> **EXTRACTO DE PÁGINA**:
Piccadilly Circus. L. S. Lowry
Era un ser
provinciano, casi de pueblo, si es que este término estuviese en uso real hoy
en día, pero los tiempos han cambiado tanto… Y tampoco hay tontos en los
pueblos. Ahora la idiotez, el rasgo de deficiencia intelectual acentuada, se
oculta en edificios, se aleja de lo social haciéndolo social, como la muerte,
apartada de la vista, de la casa, ocultada en tanatorios de hórrida visión, asépticos,
lavados con lejía y limón –solo les falta un ambientador de pino colgando del ataúd
a la altura de la nariz de los finados-. Ahora la idiotez no existe. Ahora el
signo de los tiempos es la estupidez. Estupidez, divino tesoro. La globalización,
la pseudo educación generalizada, la televisión, las redes sociales, los
cruceros, los viajes low cost.

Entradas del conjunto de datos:
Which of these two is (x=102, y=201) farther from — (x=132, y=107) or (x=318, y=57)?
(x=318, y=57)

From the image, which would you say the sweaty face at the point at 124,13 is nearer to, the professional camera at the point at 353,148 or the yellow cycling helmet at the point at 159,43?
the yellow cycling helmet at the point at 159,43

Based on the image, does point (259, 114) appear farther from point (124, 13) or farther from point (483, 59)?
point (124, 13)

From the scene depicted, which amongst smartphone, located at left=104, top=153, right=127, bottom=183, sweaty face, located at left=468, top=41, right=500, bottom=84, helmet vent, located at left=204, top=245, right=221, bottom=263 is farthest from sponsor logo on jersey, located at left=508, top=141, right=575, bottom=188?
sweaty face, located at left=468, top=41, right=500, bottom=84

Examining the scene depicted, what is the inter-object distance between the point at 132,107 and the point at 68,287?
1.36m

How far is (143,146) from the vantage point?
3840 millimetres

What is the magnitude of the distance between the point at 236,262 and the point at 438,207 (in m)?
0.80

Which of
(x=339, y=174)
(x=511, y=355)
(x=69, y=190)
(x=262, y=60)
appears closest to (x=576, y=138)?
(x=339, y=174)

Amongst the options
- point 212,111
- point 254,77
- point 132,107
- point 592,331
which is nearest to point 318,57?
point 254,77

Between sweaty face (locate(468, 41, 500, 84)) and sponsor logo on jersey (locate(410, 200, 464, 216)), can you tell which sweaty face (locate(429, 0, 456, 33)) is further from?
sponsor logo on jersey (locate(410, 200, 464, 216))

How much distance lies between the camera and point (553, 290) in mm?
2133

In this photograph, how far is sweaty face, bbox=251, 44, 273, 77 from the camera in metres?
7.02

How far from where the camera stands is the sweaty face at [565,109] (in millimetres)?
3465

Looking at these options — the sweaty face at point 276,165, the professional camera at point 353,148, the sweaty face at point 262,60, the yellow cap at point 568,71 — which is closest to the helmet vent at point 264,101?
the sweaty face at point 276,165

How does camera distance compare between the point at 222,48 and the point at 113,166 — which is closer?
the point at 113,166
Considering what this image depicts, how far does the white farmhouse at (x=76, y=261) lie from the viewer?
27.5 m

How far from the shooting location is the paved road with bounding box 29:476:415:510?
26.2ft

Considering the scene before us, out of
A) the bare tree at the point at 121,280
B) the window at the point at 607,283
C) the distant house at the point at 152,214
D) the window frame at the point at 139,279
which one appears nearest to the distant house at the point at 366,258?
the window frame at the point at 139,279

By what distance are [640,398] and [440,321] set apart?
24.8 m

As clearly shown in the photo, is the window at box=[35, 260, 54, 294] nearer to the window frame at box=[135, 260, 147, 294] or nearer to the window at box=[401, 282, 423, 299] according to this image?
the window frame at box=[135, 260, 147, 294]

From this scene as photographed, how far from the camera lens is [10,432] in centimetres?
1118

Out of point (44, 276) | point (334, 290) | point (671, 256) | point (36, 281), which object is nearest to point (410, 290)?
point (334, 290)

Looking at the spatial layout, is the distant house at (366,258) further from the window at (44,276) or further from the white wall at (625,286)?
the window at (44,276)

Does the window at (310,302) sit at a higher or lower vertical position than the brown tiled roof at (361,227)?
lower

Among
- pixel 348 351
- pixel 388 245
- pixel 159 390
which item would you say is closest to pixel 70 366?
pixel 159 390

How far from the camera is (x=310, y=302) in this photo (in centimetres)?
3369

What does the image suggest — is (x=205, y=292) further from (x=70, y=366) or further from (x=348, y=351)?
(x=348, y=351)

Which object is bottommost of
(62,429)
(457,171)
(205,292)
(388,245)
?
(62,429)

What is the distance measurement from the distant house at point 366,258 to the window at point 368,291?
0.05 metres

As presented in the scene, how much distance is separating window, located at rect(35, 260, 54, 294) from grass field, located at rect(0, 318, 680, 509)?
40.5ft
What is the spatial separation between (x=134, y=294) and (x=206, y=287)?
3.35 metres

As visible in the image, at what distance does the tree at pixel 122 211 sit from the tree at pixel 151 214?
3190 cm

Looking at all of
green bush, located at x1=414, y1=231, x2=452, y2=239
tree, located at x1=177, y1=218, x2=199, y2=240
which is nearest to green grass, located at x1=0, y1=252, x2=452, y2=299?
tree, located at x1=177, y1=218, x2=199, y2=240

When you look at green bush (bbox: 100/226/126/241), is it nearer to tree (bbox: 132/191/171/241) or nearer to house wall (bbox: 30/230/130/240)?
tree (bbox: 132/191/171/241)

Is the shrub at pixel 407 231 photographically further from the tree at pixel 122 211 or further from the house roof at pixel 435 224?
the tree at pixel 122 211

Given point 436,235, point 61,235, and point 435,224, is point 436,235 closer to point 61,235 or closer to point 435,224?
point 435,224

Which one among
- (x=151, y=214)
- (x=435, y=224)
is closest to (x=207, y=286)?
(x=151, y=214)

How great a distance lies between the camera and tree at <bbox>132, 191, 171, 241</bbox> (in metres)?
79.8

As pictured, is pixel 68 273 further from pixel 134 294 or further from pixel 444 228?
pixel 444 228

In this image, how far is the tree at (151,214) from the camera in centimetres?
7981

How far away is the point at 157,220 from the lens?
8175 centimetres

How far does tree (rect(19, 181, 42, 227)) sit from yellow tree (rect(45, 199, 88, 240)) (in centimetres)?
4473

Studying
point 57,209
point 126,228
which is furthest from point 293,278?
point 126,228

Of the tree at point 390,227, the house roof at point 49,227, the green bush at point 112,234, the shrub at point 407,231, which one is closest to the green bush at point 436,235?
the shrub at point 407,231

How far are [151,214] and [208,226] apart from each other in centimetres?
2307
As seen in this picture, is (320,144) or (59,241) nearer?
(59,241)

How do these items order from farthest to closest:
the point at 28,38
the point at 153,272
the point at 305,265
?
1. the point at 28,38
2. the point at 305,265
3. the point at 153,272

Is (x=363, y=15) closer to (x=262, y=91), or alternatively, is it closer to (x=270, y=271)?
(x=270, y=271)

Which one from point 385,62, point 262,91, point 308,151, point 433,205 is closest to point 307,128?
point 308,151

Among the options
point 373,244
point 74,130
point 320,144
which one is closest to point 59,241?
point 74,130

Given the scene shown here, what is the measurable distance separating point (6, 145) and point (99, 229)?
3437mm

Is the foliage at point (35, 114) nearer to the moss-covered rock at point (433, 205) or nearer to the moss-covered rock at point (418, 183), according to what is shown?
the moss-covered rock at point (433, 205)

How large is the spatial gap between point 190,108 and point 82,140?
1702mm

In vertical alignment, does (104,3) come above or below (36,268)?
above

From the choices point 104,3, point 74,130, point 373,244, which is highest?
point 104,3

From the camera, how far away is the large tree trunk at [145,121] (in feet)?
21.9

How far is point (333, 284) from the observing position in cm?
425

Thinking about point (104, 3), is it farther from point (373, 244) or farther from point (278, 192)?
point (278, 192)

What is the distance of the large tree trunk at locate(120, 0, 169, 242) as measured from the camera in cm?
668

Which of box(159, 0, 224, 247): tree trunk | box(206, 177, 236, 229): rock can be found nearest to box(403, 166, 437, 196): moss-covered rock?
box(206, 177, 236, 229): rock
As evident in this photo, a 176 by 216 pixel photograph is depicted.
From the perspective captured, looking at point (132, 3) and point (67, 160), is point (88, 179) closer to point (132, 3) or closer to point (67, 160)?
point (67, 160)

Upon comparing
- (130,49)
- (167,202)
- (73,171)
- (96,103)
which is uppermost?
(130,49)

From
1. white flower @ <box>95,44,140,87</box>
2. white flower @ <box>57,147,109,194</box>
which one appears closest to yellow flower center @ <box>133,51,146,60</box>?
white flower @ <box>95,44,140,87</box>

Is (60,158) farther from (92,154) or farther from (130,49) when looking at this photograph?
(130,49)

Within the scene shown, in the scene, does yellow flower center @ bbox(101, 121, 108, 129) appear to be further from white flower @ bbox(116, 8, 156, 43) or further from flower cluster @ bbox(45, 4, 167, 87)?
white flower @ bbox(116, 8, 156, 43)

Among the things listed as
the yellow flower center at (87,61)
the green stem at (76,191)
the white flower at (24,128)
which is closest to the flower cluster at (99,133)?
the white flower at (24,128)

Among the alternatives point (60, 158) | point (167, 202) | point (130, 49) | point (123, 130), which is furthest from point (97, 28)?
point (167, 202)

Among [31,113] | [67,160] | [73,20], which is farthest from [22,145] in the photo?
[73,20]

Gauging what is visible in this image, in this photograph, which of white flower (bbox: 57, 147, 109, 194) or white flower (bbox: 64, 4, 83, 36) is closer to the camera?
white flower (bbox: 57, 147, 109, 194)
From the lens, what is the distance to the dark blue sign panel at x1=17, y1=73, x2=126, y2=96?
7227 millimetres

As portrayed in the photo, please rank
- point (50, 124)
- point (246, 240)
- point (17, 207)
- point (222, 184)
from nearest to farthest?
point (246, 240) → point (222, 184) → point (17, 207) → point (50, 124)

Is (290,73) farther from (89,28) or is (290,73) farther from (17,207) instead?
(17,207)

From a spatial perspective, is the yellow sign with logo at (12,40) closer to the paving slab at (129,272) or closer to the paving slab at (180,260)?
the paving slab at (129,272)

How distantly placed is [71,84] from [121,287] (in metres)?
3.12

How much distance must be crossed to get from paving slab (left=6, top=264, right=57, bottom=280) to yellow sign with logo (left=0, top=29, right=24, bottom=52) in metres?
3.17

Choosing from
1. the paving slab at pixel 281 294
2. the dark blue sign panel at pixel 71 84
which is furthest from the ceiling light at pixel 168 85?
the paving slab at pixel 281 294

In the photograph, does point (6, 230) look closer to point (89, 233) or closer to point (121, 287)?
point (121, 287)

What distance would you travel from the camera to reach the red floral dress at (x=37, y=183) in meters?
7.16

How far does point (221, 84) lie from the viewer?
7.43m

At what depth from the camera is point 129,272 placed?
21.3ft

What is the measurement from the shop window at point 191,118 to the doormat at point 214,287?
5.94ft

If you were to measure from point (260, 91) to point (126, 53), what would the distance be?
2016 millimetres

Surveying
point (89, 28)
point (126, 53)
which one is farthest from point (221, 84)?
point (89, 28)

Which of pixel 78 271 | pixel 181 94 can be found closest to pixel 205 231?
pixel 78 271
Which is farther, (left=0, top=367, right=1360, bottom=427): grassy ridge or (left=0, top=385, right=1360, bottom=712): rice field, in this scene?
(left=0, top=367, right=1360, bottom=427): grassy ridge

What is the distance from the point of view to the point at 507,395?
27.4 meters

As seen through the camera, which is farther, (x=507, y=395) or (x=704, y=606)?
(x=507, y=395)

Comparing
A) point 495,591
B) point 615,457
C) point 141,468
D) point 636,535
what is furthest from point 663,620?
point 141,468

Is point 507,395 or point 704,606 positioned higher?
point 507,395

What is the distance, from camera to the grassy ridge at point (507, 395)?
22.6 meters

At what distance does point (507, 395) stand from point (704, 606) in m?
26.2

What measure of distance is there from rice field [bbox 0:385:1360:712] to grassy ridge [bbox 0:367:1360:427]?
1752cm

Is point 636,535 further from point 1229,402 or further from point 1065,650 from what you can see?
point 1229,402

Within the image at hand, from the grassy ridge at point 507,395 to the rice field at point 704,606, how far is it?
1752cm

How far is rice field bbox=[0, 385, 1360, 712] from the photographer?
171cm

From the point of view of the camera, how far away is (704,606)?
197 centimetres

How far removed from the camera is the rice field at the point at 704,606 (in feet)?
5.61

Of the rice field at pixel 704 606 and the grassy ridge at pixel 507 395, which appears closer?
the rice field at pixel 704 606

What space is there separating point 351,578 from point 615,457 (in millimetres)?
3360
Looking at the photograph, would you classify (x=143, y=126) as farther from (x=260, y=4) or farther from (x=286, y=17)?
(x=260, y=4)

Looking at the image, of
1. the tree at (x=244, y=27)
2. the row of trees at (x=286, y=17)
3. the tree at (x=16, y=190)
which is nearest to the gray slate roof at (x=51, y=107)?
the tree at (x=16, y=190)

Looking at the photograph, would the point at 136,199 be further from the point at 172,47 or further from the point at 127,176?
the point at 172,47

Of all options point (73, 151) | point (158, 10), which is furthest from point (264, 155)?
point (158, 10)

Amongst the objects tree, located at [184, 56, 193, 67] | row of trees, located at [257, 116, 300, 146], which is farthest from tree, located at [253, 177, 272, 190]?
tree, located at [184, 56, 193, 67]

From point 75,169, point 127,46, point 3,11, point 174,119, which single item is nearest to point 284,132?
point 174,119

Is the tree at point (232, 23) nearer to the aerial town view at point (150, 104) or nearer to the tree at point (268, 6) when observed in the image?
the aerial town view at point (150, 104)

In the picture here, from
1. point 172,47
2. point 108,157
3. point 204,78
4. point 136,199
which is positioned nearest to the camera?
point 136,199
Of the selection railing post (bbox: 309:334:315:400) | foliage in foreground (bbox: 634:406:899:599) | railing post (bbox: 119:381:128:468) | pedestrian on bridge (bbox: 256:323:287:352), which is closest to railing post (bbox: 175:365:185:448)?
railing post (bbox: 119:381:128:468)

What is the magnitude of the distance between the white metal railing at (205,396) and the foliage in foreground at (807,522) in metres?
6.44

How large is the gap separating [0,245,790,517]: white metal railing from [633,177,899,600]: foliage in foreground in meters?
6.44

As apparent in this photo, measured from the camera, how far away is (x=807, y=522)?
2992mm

> **CONSIGNA 1**: Según el texto sobre la estupidez, ¿cuál es ahora el signo de los tiempos?
> **CONSIGNA 2**: Prolonga el texto sobre la estupidez a partir de su última frase.

> **RESULTADO 1**: La estupidez.

> **RESULTADO 2**:
Venecia llena de domingueros rosados, con bermudas anchas mostrando piernas con
rodales sin pelo, con manos de las que penden bolsas blancas, repletas de
máscaras con plumas verdes, azules y doradas; algunos con gorra, otras con
sombrero, y una sonrisa extraña en sus caras que no se sabe si es por la
quemazón, por la compra, por la promesa de una porción de pizza recalentada o,
lo más probable, por la estupidez del yo estuve aquí, yo lo vi y esta máscara
lo demuestra. Horrísono movimiento pendular del mundo que se empeña en que
Venecia se hunda, en que deje de existir de una u otra manera. Roma infectada
de cámaras de fotografiar, de móviles, de miradas de unas horas, de recuerdos
de latón. La eterna Roma, desafiada por las colas para entrar y salir de un
Coliseo custodiado por estrambóticos legionarios que se hacen fotografías con
los mismos paseantes con bermudas que de Venecia han llegado, o parecidos, y
que esperan, estos decuriones modernos, con cigarrillos en los labios y vasos
de plástico con cerveza en la mano.
Es el fin de los
tiempos, el fin del Imperio Romano. Las huestes germánicas y otras hordas
variadas han llegado, y lo han hecho para quedarse. Hasta los gatos se están
marchando, ocupando su nicho ecológico las palomas, las ratas y los cuervos, y
los pseudohumanos.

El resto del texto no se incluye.